------ DATA PROVIDED ------
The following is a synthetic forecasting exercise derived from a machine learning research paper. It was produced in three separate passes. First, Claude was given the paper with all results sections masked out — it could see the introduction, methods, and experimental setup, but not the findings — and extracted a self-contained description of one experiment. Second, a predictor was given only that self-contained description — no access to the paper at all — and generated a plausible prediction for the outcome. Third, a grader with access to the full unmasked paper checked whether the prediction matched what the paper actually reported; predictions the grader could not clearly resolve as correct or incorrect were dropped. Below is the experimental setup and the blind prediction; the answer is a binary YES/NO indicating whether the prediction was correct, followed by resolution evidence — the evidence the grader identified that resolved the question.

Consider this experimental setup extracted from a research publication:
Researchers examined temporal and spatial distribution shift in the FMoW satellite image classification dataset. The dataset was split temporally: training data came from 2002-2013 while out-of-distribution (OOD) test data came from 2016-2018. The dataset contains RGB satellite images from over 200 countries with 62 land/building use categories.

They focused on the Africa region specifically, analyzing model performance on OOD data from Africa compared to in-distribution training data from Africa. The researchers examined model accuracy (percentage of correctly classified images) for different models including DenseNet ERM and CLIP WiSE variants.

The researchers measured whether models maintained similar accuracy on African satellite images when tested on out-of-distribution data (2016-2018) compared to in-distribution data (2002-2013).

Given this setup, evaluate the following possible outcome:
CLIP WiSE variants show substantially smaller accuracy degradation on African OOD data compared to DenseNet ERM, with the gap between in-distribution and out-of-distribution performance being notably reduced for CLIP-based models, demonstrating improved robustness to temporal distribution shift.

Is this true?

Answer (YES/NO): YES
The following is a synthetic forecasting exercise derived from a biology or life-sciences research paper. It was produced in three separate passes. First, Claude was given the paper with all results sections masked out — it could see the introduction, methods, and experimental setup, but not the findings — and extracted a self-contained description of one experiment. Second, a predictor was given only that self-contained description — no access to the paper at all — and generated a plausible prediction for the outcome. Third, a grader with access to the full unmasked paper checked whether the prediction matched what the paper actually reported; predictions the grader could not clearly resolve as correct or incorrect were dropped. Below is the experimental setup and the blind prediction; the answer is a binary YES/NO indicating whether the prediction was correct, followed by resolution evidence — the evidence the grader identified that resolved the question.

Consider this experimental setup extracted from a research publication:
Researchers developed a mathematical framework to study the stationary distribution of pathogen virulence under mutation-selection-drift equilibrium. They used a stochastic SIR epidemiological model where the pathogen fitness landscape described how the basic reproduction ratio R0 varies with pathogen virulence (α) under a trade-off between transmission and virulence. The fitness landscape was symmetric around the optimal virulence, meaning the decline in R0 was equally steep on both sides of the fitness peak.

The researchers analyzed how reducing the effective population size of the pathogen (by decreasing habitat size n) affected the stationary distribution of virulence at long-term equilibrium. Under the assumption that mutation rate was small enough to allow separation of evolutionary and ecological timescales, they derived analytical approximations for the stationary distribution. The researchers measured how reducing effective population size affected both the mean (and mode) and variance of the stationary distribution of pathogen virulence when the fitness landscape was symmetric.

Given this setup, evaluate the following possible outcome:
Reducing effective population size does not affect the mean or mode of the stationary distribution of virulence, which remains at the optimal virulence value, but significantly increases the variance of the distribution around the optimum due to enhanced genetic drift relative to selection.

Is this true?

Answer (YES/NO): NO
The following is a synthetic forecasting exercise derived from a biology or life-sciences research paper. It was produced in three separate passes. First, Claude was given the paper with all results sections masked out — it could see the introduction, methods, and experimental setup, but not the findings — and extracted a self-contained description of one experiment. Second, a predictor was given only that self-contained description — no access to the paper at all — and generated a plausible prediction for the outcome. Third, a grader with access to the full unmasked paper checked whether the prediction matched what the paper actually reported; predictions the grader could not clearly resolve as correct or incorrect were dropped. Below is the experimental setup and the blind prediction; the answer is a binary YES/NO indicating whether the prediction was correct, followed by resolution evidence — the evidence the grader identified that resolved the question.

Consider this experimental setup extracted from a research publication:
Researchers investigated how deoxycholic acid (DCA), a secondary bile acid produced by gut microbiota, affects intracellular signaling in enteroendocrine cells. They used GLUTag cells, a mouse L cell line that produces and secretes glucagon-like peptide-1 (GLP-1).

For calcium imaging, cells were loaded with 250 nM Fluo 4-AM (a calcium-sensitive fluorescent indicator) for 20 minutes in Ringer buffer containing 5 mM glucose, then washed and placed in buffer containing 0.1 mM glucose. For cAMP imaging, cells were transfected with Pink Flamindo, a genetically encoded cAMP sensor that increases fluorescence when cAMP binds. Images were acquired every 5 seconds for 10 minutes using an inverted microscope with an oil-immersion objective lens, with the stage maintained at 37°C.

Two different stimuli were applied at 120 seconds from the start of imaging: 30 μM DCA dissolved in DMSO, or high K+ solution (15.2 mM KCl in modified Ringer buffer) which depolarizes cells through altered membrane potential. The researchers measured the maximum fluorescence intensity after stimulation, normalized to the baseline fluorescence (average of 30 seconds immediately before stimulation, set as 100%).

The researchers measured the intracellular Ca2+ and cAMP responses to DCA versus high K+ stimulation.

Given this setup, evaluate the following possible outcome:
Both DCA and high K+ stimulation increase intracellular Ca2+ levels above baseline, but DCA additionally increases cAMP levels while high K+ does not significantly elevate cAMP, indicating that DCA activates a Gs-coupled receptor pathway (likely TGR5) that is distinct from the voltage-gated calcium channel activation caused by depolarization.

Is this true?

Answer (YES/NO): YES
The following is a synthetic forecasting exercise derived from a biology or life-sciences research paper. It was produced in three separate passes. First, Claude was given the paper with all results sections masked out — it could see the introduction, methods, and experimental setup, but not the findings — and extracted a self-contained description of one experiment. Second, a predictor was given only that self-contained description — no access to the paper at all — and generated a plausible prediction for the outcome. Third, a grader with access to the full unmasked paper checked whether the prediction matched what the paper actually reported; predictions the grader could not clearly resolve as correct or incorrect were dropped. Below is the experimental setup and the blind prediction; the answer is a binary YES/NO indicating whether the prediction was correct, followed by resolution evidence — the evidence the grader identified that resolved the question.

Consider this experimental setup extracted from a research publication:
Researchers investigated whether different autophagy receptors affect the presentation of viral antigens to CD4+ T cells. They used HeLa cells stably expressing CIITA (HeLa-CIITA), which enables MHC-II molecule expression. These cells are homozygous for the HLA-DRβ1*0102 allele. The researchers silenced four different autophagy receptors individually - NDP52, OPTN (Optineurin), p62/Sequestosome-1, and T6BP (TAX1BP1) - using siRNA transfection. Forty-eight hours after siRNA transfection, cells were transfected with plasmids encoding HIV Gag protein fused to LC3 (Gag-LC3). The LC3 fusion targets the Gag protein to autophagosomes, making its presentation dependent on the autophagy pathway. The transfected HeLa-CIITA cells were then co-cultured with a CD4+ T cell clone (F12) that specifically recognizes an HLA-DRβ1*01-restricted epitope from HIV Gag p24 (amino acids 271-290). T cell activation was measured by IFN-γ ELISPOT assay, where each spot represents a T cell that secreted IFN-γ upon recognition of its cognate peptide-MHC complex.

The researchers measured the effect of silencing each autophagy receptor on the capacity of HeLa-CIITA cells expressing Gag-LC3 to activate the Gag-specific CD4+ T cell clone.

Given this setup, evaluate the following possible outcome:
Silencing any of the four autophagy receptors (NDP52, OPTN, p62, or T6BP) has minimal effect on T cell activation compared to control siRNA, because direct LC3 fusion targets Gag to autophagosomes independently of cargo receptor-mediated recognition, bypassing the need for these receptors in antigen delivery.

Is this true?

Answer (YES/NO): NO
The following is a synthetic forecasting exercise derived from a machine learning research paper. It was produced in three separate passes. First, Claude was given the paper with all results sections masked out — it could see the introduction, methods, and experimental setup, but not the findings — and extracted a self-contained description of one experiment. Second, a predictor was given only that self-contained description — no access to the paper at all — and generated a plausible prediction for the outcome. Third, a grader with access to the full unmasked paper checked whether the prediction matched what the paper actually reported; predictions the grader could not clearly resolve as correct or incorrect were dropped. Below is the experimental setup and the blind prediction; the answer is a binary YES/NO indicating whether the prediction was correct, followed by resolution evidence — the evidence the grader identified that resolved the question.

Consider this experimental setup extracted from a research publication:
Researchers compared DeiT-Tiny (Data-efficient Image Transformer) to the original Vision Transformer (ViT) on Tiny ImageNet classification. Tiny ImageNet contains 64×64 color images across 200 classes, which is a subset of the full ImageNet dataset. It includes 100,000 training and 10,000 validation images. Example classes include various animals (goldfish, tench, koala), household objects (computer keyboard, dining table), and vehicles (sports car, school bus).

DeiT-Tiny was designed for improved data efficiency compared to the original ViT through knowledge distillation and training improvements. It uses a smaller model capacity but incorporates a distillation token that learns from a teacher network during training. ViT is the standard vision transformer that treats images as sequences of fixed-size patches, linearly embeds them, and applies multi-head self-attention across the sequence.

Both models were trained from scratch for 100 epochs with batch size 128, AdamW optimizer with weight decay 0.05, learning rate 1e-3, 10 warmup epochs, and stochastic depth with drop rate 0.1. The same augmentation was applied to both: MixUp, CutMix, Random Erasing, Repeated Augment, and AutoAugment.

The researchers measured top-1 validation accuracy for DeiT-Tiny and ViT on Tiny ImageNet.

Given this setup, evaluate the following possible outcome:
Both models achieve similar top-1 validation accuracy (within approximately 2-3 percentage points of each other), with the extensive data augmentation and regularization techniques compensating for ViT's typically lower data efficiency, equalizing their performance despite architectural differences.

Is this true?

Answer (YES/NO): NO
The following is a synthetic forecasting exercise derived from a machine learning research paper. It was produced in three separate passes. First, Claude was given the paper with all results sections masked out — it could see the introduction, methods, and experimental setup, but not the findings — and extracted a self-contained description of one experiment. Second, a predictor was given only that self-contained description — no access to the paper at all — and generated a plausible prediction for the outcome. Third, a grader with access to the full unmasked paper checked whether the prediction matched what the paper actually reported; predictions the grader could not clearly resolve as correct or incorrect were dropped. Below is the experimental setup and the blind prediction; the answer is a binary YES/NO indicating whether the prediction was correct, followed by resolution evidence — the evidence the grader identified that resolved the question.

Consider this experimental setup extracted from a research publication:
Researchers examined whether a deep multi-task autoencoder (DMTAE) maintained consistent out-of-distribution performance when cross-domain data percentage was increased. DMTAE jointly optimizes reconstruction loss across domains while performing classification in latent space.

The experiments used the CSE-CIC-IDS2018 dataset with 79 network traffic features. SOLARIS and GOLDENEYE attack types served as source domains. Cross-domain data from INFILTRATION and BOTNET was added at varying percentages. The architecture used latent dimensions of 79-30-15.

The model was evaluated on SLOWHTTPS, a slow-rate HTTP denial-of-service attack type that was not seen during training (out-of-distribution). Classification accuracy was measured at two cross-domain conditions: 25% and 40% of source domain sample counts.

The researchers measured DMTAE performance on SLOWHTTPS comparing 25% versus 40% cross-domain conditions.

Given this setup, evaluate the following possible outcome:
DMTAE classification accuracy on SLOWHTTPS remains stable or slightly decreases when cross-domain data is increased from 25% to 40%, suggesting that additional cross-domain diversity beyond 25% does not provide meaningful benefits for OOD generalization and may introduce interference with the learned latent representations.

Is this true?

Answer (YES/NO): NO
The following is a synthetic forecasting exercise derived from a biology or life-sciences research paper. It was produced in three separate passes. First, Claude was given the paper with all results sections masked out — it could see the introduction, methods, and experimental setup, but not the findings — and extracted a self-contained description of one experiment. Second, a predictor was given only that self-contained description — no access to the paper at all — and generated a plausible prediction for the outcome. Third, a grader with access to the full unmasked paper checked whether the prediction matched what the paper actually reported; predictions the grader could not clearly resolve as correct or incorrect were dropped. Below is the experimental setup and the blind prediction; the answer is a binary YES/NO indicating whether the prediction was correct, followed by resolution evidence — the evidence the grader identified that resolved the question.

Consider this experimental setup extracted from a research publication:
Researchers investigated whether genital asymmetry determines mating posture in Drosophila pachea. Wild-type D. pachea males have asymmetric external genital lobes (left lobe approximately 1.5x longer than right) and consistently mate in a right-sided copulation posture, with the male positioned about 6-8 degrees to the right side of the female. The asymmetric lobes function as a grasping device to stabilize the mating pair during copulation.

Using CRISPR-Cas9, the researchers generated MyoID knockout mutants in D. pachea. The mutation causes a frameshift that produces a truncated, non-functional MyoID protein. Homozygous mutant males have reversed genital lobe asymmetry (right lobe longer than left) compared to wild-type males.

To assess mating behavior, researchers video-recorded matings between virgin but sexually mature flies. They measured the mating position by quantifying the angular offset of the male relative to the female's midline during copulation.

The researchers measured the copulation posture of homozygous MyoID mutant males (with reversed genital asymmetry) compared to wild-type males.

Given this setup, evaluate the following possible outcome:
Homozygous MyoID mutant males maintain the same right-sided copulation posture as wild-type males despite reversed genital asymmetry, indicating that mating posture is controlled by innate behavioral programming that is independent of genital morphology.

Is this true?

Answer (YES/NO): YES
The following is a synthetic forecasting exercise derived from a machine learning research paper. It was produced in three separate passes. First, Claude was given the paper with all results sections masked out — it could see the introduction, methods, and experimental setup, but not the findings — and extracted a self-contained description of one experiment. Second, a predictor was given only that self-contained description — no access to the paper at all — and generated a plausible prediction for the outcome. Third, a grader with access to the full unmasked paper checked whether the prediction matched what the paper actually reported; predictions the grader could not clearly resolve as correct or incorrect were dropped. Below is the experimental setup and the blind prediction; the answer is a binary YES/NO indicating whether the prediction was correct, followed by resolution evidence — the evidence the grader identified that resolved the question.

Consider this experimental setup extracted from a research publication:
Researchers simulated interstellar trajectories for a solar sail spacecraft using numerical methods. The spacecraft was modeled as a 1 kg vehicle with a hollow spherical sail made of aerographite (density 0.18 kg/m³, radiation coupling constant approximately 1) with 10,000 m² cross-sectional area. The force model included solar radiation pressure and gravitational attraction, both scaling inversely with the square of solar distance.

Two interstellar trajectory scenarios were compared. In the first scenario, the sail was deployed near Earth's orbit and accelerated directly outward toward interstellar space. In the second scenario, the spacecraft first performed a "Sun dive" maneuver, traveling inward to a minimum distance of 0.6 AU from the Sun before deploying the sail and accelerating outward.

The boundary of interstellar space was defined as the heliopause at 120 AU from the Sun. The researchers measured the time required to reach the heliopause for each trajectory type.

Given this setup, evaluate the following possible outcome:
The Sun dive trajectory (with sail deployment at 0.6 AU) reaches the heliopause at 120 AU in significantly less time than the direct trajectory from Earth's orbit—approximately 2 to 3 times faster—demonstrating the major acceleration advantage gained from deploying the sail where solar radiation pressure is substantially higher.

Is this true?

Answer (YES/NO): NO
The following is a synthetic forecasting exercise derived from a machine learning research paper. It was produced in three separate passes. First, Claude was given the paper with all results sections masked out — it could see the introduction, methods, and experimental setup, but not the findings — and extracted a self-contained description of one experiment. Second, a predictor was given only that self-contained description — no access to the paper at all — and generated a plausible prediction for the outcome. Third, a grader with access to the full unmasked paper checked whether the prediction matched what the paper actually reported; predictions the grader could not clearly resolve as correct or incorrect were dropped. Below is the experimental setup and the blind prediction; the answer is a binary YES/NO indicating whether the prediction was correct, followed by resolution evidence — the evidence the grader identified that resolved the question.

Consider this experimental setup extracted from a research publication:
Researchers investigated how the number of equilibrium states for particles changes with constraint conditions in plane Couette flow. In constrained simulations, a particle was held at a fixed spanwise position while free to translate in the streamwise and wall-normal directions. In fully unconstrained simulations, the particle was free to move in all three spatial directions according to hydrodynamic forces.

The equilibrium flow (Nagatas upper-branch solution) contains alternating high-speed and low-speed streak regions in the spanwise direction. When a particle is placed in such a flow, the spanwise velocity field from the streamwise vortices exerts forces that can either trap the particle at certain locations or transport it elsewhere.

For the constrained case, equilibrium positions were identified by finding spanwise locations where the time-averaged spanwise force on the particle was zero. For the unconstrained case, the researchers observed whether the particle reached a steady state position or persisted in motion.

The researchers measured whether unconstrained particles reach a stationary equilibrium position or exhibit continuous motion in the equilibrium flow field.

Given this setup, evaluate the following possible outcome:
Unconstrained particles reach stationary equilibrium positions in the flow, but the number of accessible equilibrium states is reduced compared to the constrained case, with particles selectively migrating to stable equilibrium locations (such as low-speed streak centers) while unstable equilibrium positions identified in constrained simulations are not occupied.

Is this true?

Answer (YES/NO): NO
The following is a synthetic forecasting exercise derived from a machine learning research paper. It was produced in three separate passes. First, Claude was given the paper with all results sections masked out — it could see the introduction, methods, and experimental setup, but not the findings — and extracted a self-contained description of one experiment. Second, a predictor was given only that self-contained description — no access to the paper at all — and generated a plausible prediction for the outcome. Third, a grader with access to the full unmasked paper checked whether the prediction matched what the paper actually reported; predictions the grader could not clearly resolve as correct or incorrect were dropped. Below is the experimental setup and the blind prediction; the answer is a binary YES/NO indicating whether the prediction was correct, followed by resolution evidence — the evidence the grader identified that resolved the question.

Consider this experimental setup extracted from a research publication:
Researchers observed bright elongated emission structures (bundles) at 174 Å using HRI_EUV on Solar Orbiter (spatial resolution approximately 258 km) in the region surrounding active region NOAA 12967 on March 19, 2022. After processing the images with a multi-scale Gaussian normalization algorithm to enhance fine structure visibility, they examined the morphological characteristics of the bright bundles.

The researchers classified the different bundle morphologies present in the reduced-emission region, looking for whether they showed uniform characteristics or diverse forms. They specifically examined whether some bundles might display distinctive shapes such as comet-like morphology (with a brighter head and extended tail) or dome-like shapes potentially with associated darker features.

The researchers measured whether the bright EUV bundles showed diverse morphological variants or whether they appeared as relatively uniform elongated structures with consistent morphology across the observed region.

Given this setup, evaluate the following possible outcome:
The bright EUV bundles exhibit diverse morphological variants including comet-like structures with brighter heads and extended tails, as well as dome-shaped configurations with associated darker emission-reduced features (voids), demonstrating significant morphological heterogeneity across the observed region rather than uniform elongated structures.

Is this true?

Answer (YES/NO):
------
# AIM OF THE EXERCISE
Select every line in the records above that contains the word "versus".

# RESULT FOR THIS EXERCISE
The researchers measured the intracellular Ca2+ and cAMP responses to DCA versus high K+ stimulation.
The researchers measured DMTAE performance on SLOWHTTPS comparing 25% versus 40% cross-domain conditions.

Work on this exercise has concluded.